In this typical stock-drop case, this decision should remind ESOP fiduciaries (including, for example, 401(k) plans that structure employer matching contributions as an ESOP) that adhering to the basic principles of procedural prudence under ERISA is critically important. However, the Supreme Court’s decision goes beyond the elimination of the presumption of prudence previously created by the courts of appeals. It also describes pleadings requirements that will be difficult for plaintiffs to meet.
 
First, it is not enough for plaintiffs to generally allege that fiduciaries should have known that the market was over- or undervalued based on publicly available information alone. Just like any other investors, fiduciaries may, as a rule, prudently rely on market prices. Special circumstances affecting the reliability of the market prices are needed in that case.

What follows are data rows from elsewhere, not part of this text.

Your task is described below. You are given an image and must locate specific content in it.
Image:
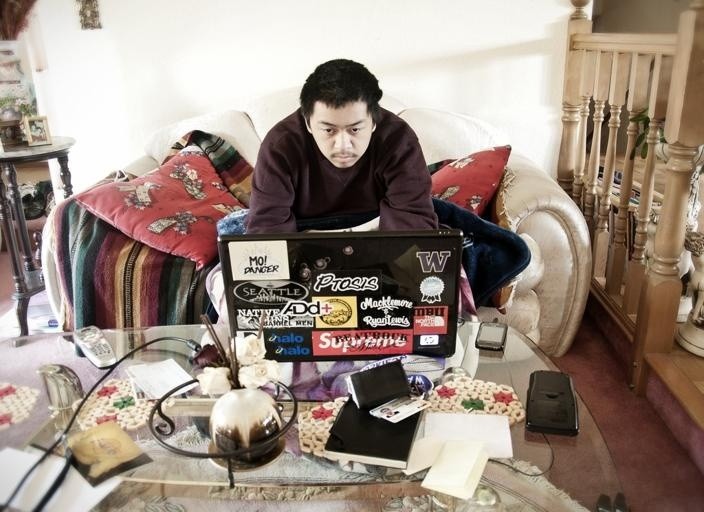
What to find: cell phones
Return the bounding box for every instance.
[525,369,580,436]
[474,321,508,351]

The Supreme Court did not elaborate on what these special circumstances might be, but the plaintiff must plausibly allege that fiduciaries should have taken a different course of action on the basis of such circumstances.
 
Second, if a claim states a lack of prudence based on inside information, the plaintiff must plausibly allege that the fiduciaries should have taken an alternative action that does not violate applicable securities laws, such as any prohibitions against insider trading. The fiduciaries should demonstrate that such action would not do more harm than good, such as telling the market that insider fiduciaries view employer stock as a bad investment, thus causing an abrupt decrease in stock prices.
 
These are likely to be significant hurdles for plaintiffs. The elimination of the presumption of prudence for ESOP fiduciaries will not necessarily result in more decisions holding fiduciaries liable for breach of their duties. It will not be easy for plaintiffs to survive a motion to dismiss for failure to state a claim. However, because ESOP fiduciaries can no longer rely on a presumption of prudence when investing (or continuing to invest) in employer stock, it is important for them, like any other plan fiduciaries, to be able show that they acted as prudent experts when monitoring employer stock as an investment for plan participants.